At any rate, overtaking Labour in the polls can’t do Cameron any harm, so it is worth noting that the Conservatives have now led their main opponents in three successive daily YouGov polls (see above). They have also led Labour in two successive weekly Ashcroft National Poll surveys (again, see above for this week’s figure). Anthony Wells of YouGov wrote on Monday that: “in YouGov’s daily poll we’ve reached the point that Conservative leads are a little more common than Labour ones”.
I have long thought that the Party won’t win a majority, but will overhaul Labour in the polls sooner or later – and believed that the turning-point might come at Christmas or even before. I was wrong about the timing, but stick to the view that it will come sooner or later.
It may be that it has now been reached. Or the Tory share could fall back a bit before recovering. However, just because the Party will get ahead of Labour in vote share doesn’t necessarily mean that it will open up a big poll lead over them before election day: indeed, this is improbable. See Lewis Baston’s recent magisterial piece on this site about whether or not general election campaigns make a difference for reference.

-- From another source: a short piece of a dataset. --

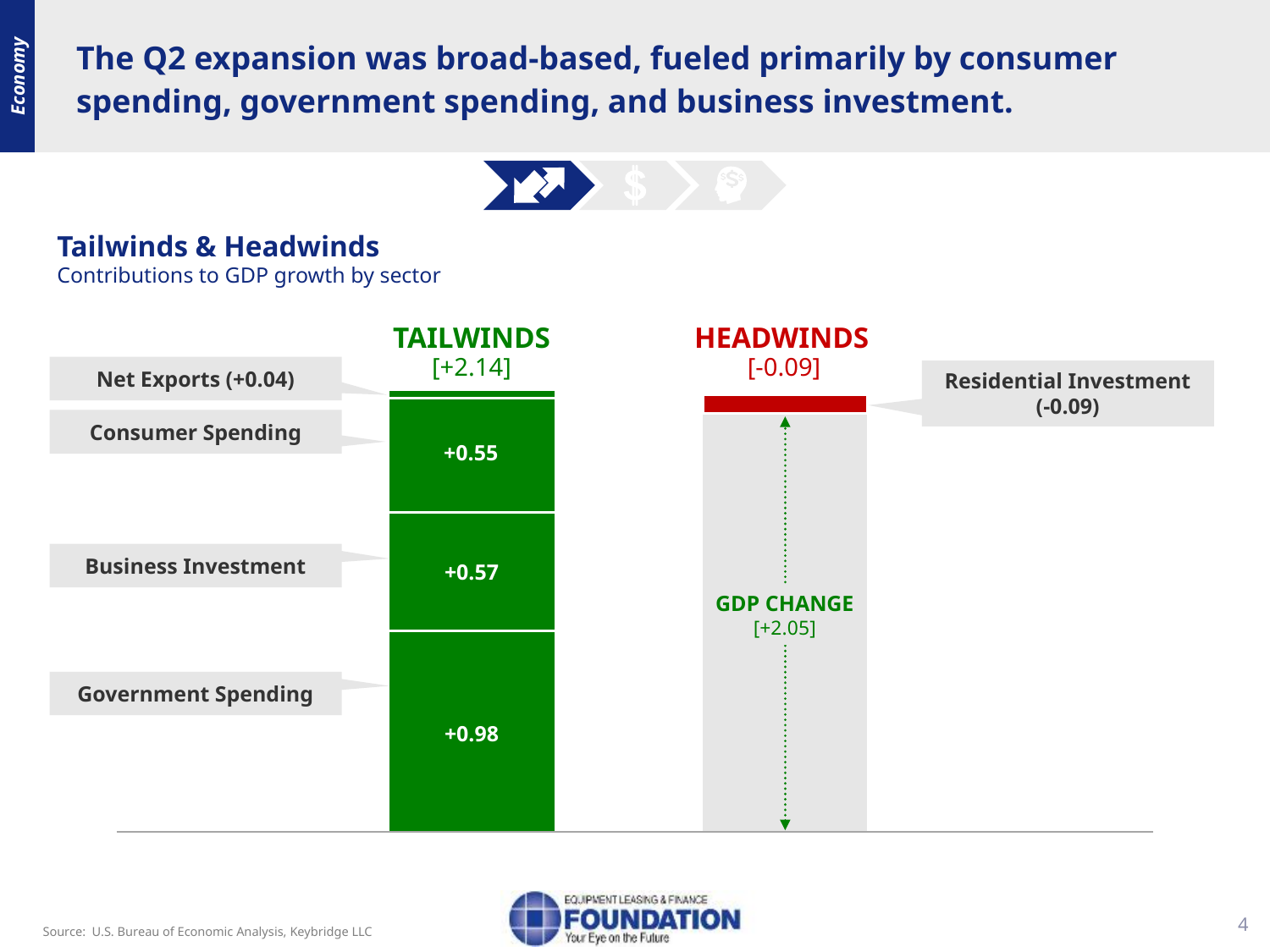
What is the overall GDP change shown on the chart? +2.05 What is the contribution of Consumer Spending to GDP growth? +0.55 What is the total of the Tailwinds bar? +2.14 What is the contribution of Residential Investment to GDP growth? -0.09 What is the contribution of Net Exports to GDP growth? +0.04 Which sector contributes the most to GDP growth among the tailwinds? Government Spending What is the contribution of Government Spending to GDP growth in the Tailwinds & Headwinds chart? +0.98 What is the total of the Headwinds bar? -0.09 Which contributes more to GDP growth, Business Investment or Consumer Spending? Business Investment What is the difference between the Government Spending and Consumer Spending contributions? 0.43 Which tailwind sector has the smallest contribution to GDP growth? Net Exports What is the contribution of Business Investment to GDP growth? +0.57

None the less, the poll trend will calm Conservative nerves. Not that they have been all that jangly, as Mark Wallace and I found during the “Draft Boris” episode. Like Labour’s campaign, the Tory one is swerving some urgent issues (see Ryan Bourne on this site today). But unlike it, it appears to be doing the job.

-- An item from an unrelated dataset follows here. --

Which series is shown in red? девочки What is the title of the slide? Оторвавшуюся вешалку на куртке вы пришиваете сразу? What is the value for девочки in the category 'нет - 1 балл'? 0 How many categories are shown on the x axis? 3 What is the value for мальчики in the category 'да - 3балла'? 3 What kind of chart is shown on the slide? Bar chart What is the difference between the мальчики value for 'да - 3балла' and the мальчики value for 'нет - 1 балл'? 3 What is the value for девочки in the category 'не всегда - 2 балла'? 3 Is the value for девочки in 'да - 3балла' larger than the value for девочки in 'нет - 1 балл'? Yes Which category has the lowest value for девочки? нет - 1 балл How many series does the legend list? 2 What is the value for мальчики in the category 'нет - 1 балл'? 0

A footnote. National vote shares don’t translate well into national results when parts of the United Kingdom are voting very differently to other parts – or if results in marginal seats are out of line with those in the rest of the country. On the first point, the SNP surge in Scotland is clearly hitting Miliband very hard. On the second, it would be odd if results in the marginals as a whole diverged greatly from those elsewhere. The evidence of the Ashcroft polling to date is that they’re not doing so.